LayoutLM: Pre-training of Text and Layout for Document Image Understanding

Pre-training techniques have been verified successfully in a variety of NLP tasks in recent years. Despite the widespread of pre-training models for NLP applications, they almost focused on text-level manipulation, while neglecting the layout and style information that is vital for document image understanding. In this paper, we propose the LayoutLM to jointly model the interaction between text and layout information across scanned document images, which is beneficial for a great number of real-world document image understanding tasks such as information extraction from scanned documents. Furthermore, we also leverage the image features to incorporate the visual information of words into LayoutLM. To the best of our knowledge, this is the first time that text and layout are jointly learned in a single framework for document-level pre-training.
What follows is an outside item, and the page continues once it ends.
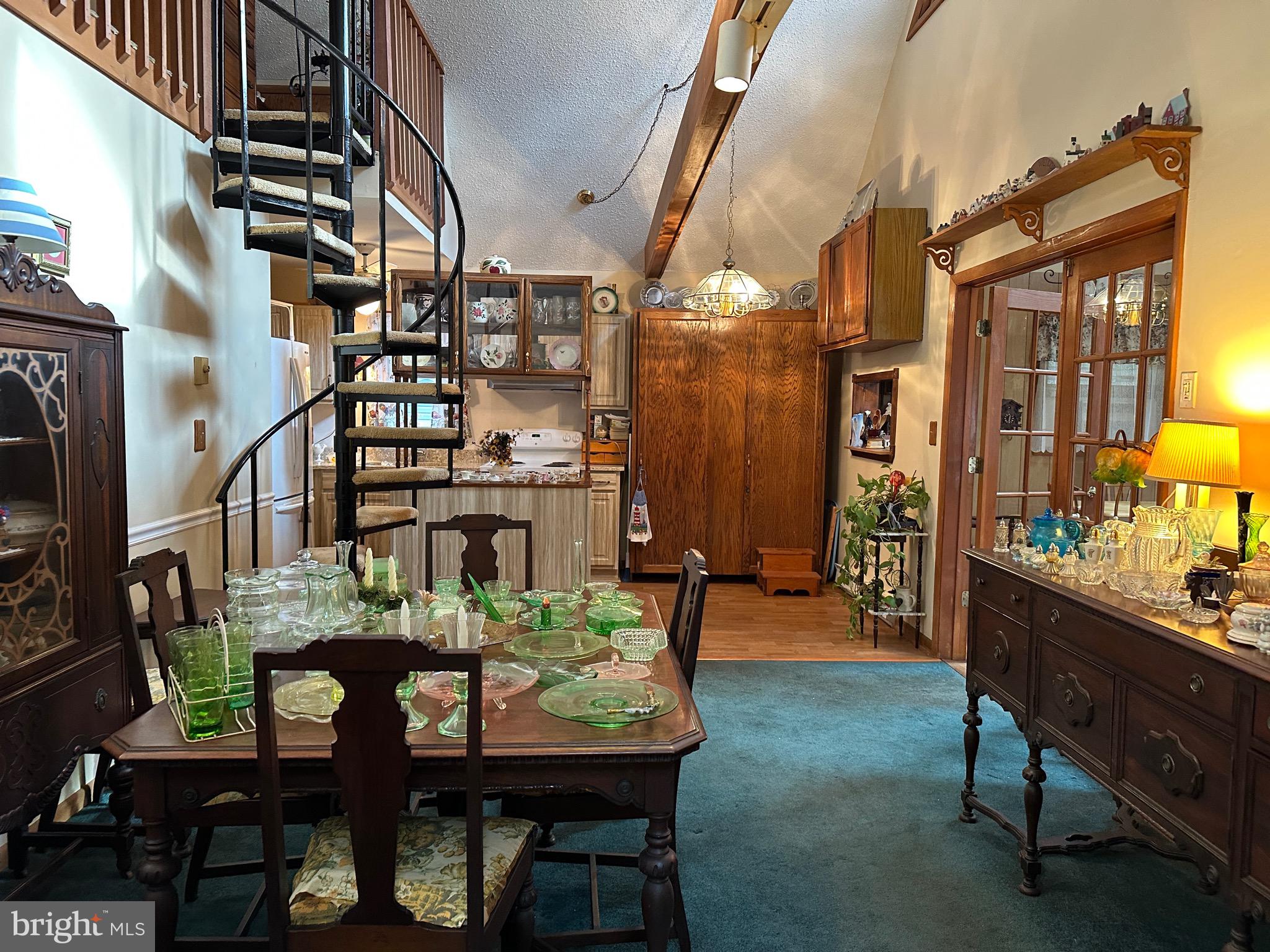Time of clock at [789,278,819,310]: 3:28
It achieves new state-of-the-art results in several downstream tasks, including form understanding (from 70.72 to 79.27), receipt understanding (from 94.02 to 95.24) and document image classification (from 93.07 to 94.42).
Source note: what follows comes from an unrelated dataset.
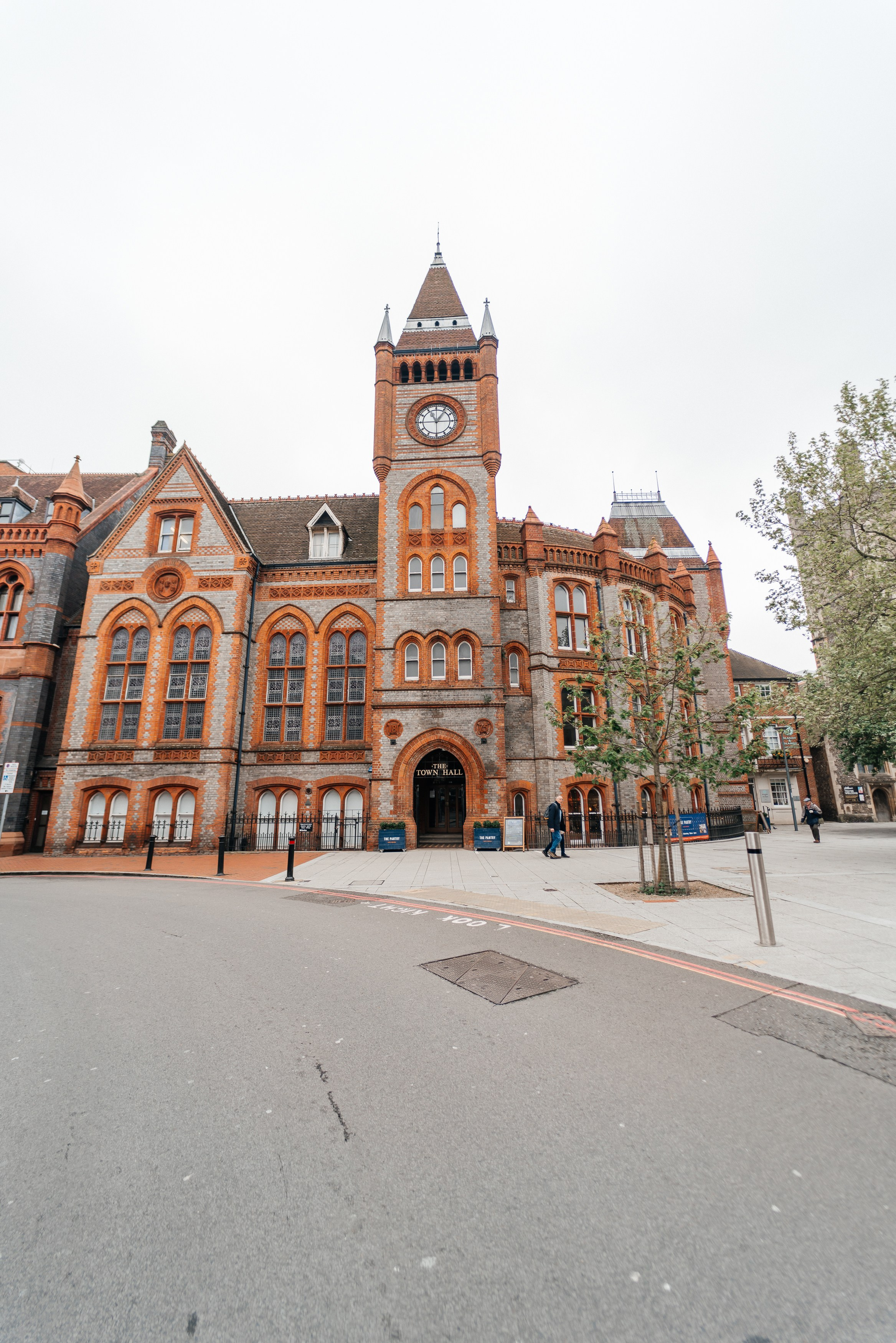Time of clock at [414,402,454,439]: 11:06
TableBank: Table Benchmark for Image-based Table Detection and Recognition

We present TableBank, a new image-based table detection and recognition dataset built with novel weak supervision from Word and Latex documents on the internet. Existing research for image-based table detection and recognition usually fine-tunes pre-trained models on out-of-domain data with a few thousands human labeled examples, which is difficult to generalize on real world applications. With TableBank that contains 417K high-quality labeled tables, we build several strong baselines using state-of-the-art models with deep neural networks. We make TableBank publicly available and hope it will empower more deep learning approaches in the table detection and recognition task.